The first thing you usually hear of the negative side of Facebook is that “people spam my updates with so many pointless updates.” And the same for Twitter, as the prospect of being able to send updates about where you are/what you’re doing is an exciting one.
However, in light of these changes it’s not all doom and gloom.
In fact, in recent years many of these sites have added features to stop things like this happening and to reduce the amount of spam that you get, if any, and the ability to moderate your own comments etc.
Concerning spam- it happens, you can’t really get away from that, but on these sites there has been a great deal of time reducing the amount you receive. These days there’s much less than there was- and if you feel like someone is spamming you can simply remove them. If you find someone is eating up your Twitter feed with a continual pointless/uninteresting update then you can simply ignore that by not following them anymore.
Despite what some people will tell you, the internet is not a place where spam is as common as it used to be and it’s actually quite pleasant.
Concerning the numbers game- we all experience some people, sometimes, that just want to have as many friends as possible even if they don’t physically know them but again there’s a few ways to stop this happening. Privacy controls, for one. Blocking/reporting the user in question or taking them off of your list, for another.
Concerning privacy- there’s a lot of horror stories about ID theft on the internet and there’s even more stories about how someone found out something, from a page, on the internet, they were browsing. This is why privacy controls were invented!
Most, if not all, sites have these controls now and they can practically make you invisible for all intents and purposes. For example, on Facebook you can list yourself as omitted from the search. Even if they search for you by name, school, friends, interests or anything else they know about you- they’ll never find you.
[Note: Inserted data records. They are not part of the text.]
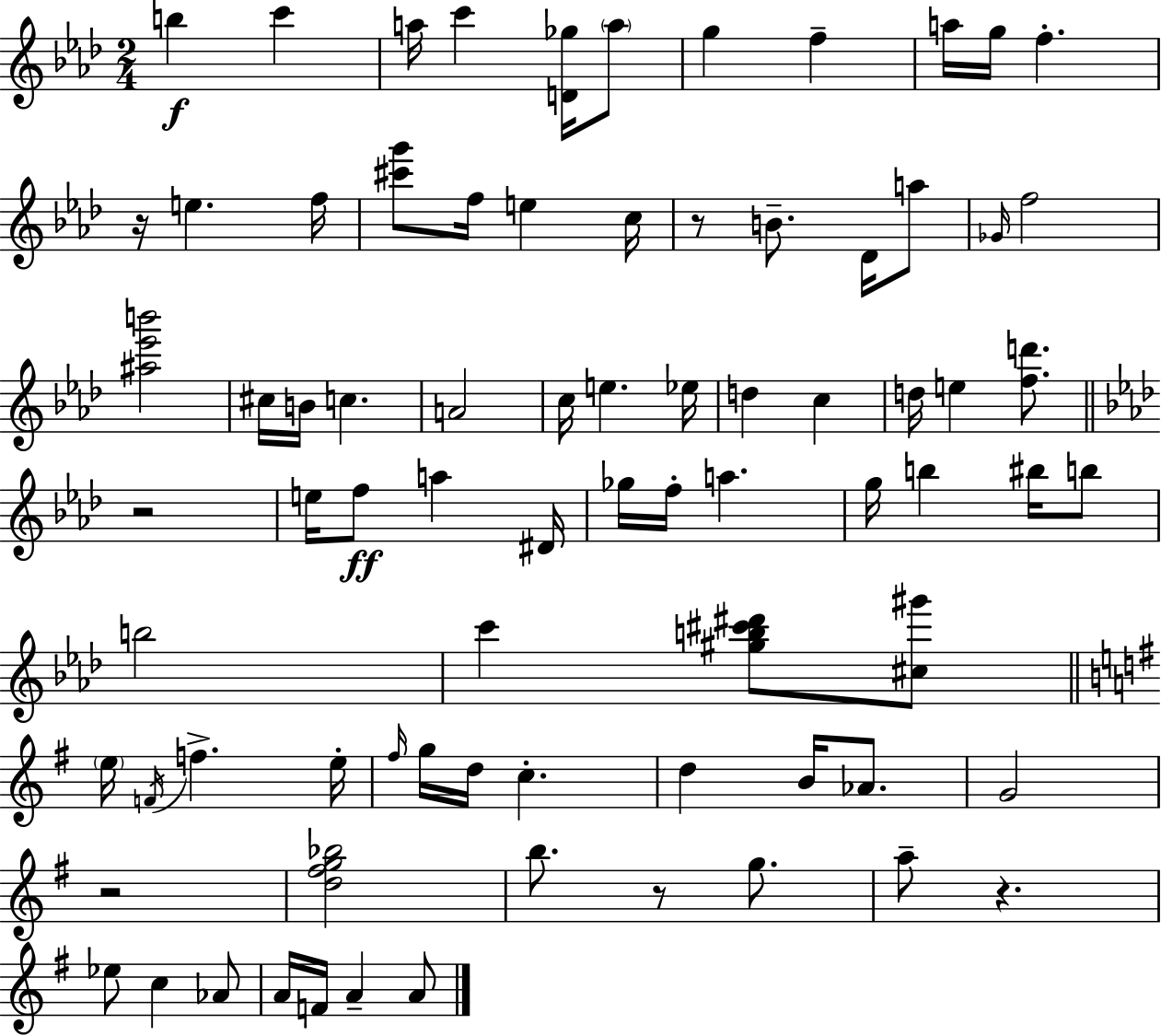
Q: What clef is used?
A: treble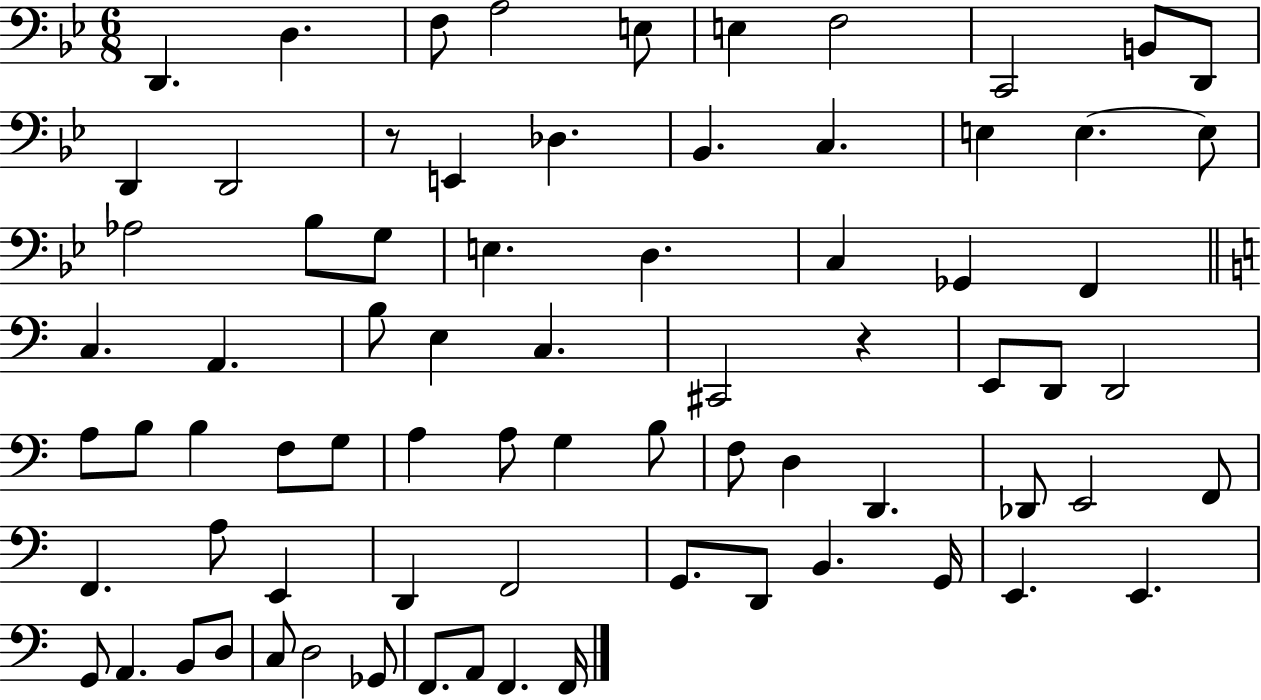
{
  \clef bass
  \numericTimeSignature
  \time 6/8
  \key bes \major
  d,4. d4. | f8 a2 e8 | e4 f2 | c,2 b,8 d,8 | \break d,4 d,2 | r8 e,4 des4. | bes,4. c4. | e4 e4.~~ e8 | \break aes2 bes8 g8 | e4. d4. | c4 ges,4 f,4 | \bar "||" \break \key c \major c4. a,4. | b8 e4 c4. | cis,2 r4 | e,8 d,8 d,2 | \break a8 b8 b4 f8 g8 | a4 a8 g4 b8 | f8 d4 d,4. | des,8 e,2 f,8 | \break f,4. a8 e,4 | d,4 f,2 | g,8. d,8 b,4. g,16 | e,4. e,4. | \break g,8 a,4. b,8 d8 | c8 d2 ges,8 | f,8. a,8 f,4. f,16 | \bar "|."
}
Equally, you can set all of your updates to “Friends Only” meaning only those you’ve accepted requests from, or sent to, can see your updates. Although, setting yourself as nigh on impossible to find would be a bad idea for the purposes of networking but you can set your profile information to “Friends Only”. That way, people can still search you but they can’t read your
information unless you say they can.
Above all things, be sensible! They can’t take what isn’t there and if you don’t list everything about yourself from shoe size to last dental check up- they can’t see it.
Thereby the greatest lesson is to be ever vigilant with what you share, so that you share enough that people can find you but you’re not leaking inside information with people not privileged to view it.
Thank you for reading- as always!
We hope this has been an insightful look into social media and online networking.